| EXERCISE REQUIREMENTS |
The copy must run from the line containing "Probabilidad de resultados perjudiciales" through the final line of the records, both included, exactly as written. It should contain no pictures.

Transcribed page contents
§

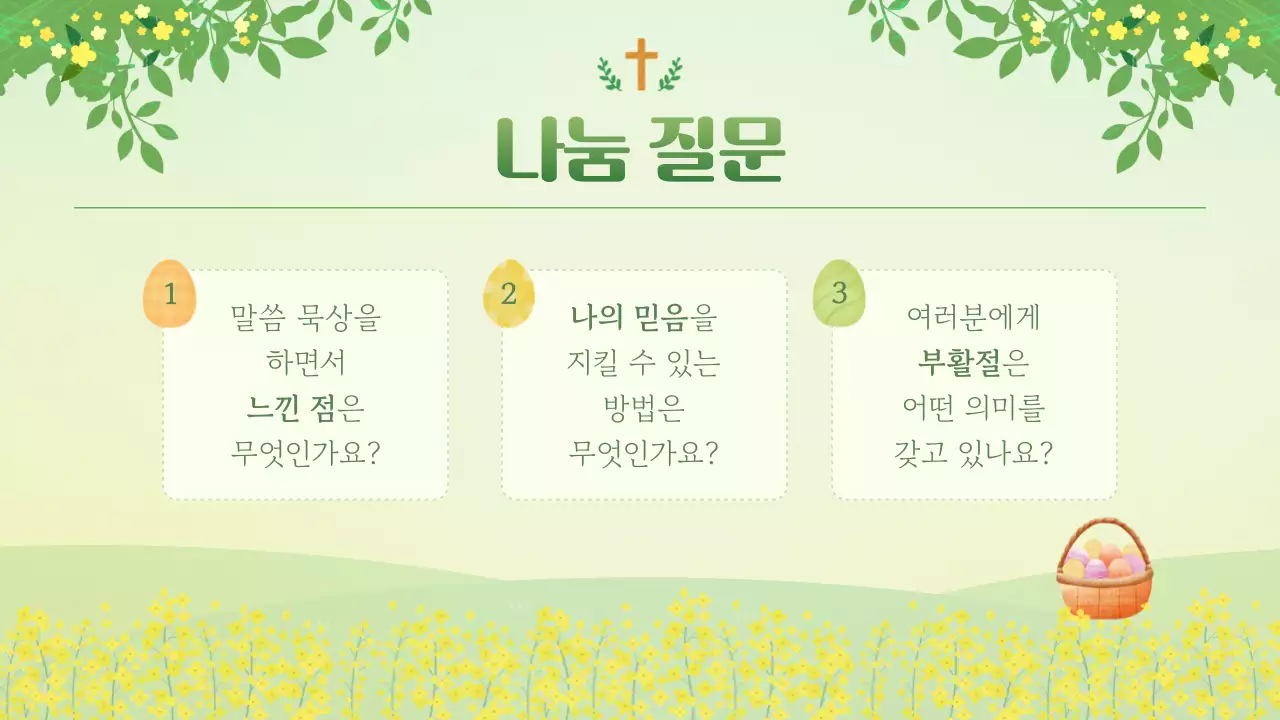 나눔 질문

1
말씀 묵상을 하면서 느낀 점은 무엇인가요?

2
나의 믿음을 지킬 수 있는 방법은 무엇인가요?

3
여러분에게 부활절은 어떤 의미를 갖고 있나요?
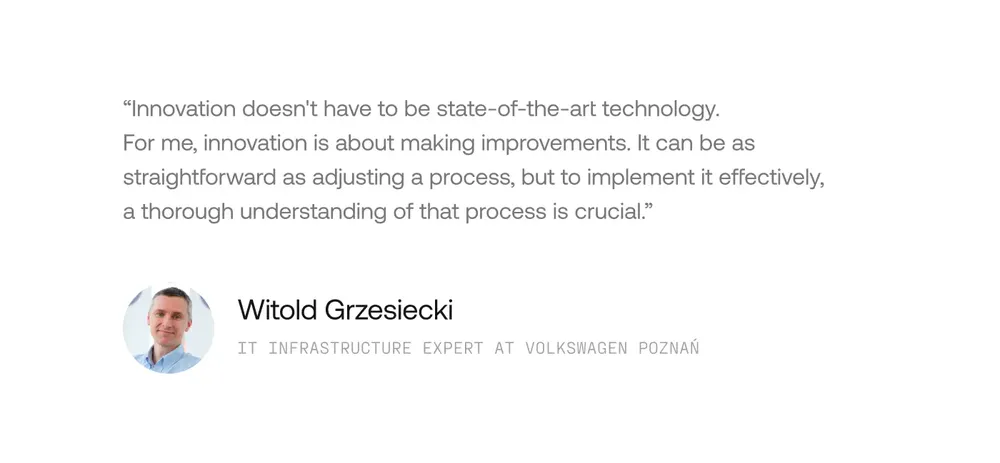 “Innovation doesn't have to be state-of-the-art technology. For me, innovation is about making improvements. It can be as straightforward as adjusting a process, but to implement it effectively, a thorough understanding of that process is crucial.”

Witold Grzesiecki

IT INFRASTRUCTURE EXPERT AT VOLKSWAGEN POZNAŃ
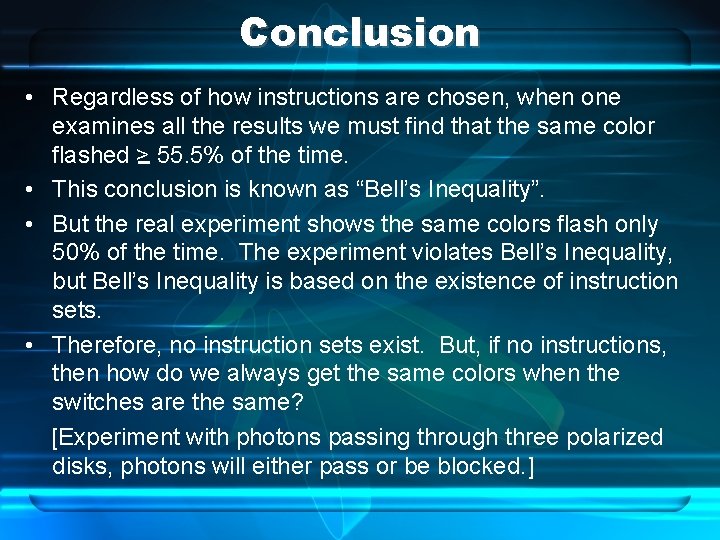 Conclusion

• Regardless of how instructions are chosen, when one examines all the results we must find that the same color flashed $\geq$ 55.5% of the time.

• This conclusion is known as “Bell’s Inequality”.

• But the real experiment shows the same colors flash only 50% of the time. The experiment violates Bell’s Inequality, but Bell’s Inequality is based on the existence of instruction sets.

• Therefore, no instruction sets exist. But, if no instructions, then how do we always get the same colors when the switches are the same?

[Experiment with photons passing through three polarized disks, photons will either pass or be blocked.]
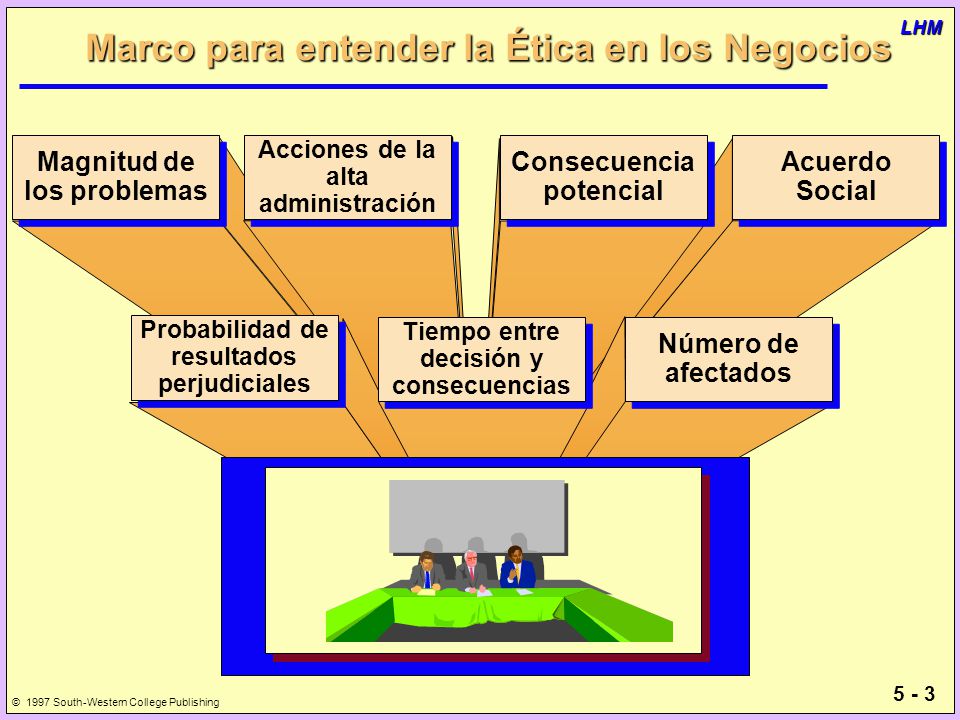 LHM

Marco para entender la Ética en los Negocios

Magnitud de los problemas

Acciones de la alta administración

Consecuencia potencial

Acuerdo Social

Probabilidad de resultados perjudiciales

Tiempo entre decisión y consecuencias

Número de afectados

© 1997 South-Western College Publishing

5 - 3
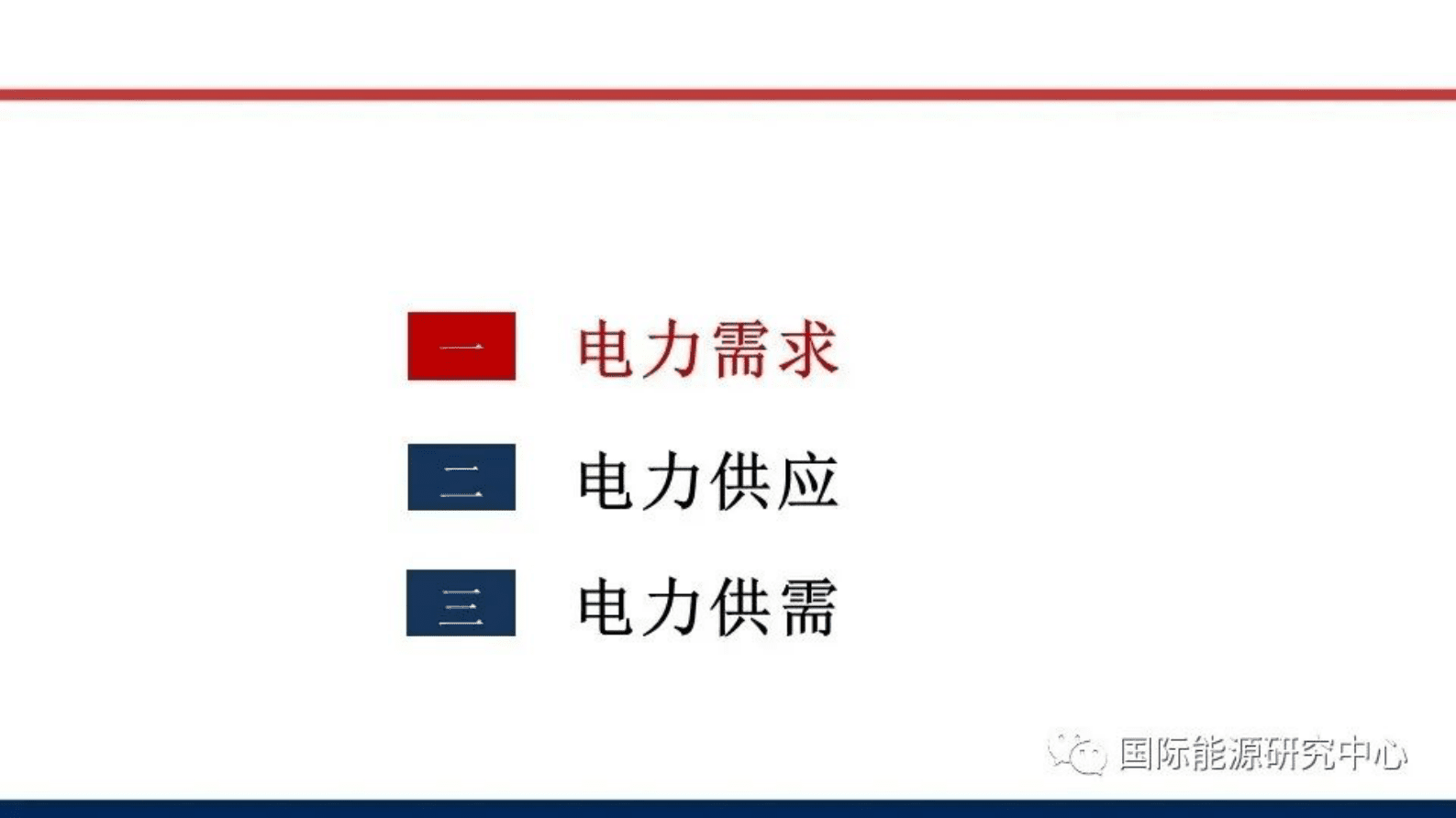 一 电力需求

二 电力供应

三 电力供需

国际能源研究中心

§

| WRITTEN RESPONSE |
Probabilidad de resultados perjudiciales

Tiempo entre decisión y consecuencias

Número de afectados

© 1997 South-Western College Publishing

5 - 3
 一 电力需求

二 电力供应

三 电力供需

国际能源研究中心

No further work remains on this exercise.